Pasado un fuerte acceso, el enfermo se sumergió en profunda meditación, y al cabo de algunos minutos dijo con voz muy débil:
-¿Sabe usted, doctor, lo que me atormenta al sentirme ya próximo a la tumba?
- No, mi general.
- La idea de que tal vez he edificado sobre arena movediza y arado en el mar.
Y un suspiro brotó de lo más íntimo de su alma y volvió a hundirse en su meditación.
Transcurrido gran rato, una sonrisa tristísima se dibujó en su rostro y dijo pausadamente.
- ¿No sospecha usted, doctor, quiénes han sido los tres más insignes majaderos del mundo?
- Ciertamente que no, mi general.
- Acérquese usted, doctor..., se lo diré al oído... Los tres grandísimos majaderos hemos sido Jesucristo, don Quijote y... yo.
El escondite de Santander
El escritor Luis Eduardo Nieto Caballero –Lenc- se caracterizó por su prolífica labor periodística.
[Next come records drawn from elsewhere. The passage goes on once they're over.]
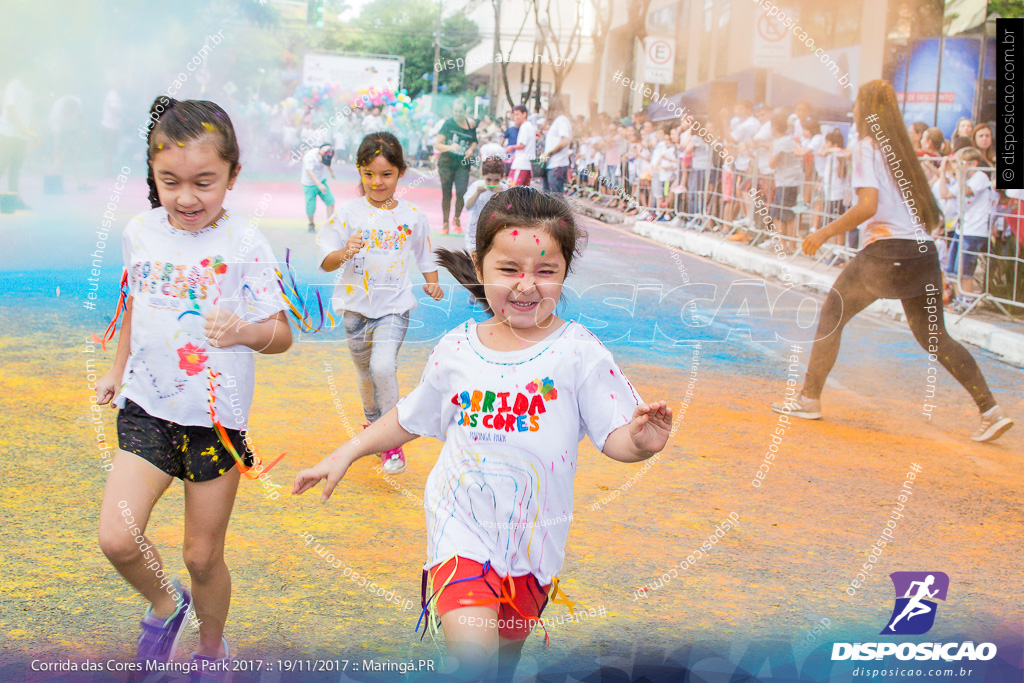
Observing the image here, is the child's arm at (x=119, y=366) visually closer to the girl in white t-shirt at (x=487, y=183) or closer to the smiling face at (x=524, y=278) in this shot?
the smiling face at (x=524, y=278)

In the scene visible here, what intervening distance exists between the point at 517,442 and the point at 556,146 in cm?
576

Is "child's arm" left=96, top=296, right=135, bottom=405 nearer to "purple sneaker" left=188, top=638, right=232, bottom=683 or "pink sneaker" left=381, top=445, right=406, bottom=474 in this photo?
"purple sneaker" left=188, top=638, right=232, bottom=683

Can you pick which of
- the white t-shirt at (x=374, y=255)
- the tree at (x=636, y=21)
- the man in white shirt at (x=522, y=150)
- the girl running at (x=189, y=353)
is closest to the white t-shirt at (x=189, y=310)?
the girl running at (x=189, y=353)

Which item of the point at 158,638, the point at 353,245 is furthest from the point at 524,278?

De sus interesantes comentarios bibliográficos contamos con tres volúmenes titulados Libros Colombianos. En el primero de éstos, cuando se detiene en el tomo XVIII del Archivo Santander , nos sorprende con dos anécdotas que califica de encantadoras; y son del siguiente tenor:
Nos refería don Alfredo Ramos Urdaneta, que es tradición desgraciadamente verbal, en su familia, que antes de ser llevado a prisión de la Biblioteca , el general Santander estuvo escondido en casa de su juzgador, o sea del propio general Rafael Urdaneta. Un reputado médico –posiblemente el doctor José Félix Merizalde- que había ido a visitar al último alcanzó a ver por debajo de una cortina las botas altas de un sujeto que se paseaba en la pieza contigua. Al quedarse observando, dejó notar en los ojos el asombro, como si lo reconociera, y entonces el futuro dictador, adivinando la causa, en voz baja le dijo: “Con usted no debe haber secretos”. Y descorrió la cortina: era, en efecto, el general Santander, quien rindiendo un homenaje que lo honra extraordinariamente a la hidalguía del amigo transformado en juzgador, había solicitado asilo de ese gran caballero que fue en lo íntimo el general Urdaneta.
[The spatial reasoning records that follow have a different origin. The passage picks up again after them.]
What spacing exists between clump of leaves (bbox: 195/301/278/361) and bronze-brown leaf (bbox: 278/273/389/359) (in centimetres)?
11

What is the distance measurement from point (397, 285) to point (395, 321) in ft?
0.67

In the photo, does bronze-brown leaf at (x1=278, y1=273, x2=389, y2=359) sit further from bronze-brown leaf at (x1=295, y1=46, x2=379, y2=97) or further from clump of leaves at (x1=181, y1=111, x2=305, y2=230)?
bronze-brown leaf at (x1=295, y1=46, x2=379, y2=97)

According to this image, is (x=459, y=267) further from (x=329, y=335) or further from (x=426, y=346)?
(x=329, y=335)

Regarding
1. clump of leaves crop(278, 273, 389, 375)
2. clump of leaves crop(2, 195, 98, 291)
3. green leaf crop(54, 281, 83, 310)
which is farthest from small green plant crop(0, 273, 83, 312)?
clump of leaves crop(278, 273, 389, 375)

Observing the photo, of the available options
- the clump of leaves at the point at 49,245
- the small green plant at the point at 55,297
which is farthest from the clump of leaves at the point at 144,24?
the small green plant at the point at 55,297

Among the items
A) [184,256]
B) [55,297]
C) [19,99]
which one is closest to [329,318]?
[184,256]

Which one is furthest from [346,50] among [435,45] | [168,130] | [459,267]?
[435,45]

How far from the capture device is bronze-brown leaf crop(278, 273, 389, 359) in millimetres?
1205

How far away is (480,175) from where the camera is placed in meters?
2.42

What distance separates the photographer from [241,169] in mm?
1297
Y nos refería el doctor Laureano García Ortiz, quien tiene una serie de apuntamientos interesantísimos acerca de José Delfín Caballero, criado que fue del general Santander, y a quien aquél conoció nonagenario, una anécdota preciosa que así reconstruimos:
“La noche en que se celebraba un baile de máscaras en el Coliseo, el general Santander, quien hacía días guardaba cama por causa de un resfriado, resolvió levantarse. Yo le llamé la atención hacia el peligro que corría, pero no me hizo caso. Envuelto en su capa y embozado se fue al lugar de la fiesta. Yo lo acompañaba. En la puerta le preguntó don Ventura Ahumada quién era él. El general se bajó el embozo y penetró en seguida, porque don Ventura, al reconocerlo, le dijo: “Siga, su excelencia”. Un rato después se oyó un bochinche, y a poco salió el general con un compañero que traía escondido debajo de la capa. Era el Libertador. En esos días el Libertador y el general Santander no se trataban, por los cuentos que le habían llevado al primero contra el último. Pero, según supe después, había corrido el rumor de que se pensaba asesinar al general Bolívar en la fiesta del Coliseo, y por eso me expliqué la determinación del general Santander de concurrir a ella, a pesar de hallarse enfermo. Fue a salvarle la vida”. Entre otros mil detalles primorosos, el anciano Caballero, cuyos ojos pequeños tenían una vivacidad sorprendente le decía al doctor García Ortiz que el general Santander era de gran estatura. “En cualquier corrillo que estuviera sobresalía su cabeza. De su altura no recuerdo sino al doctor José Manuel Restrepo, pero éste era seco, sumamente flaco, y el general Santander era robusto. El Libertador le daba apenas un poco abajo del hombro. Por eso en la ocasión a que me he referido pudo salir escondido debajo de su capa”.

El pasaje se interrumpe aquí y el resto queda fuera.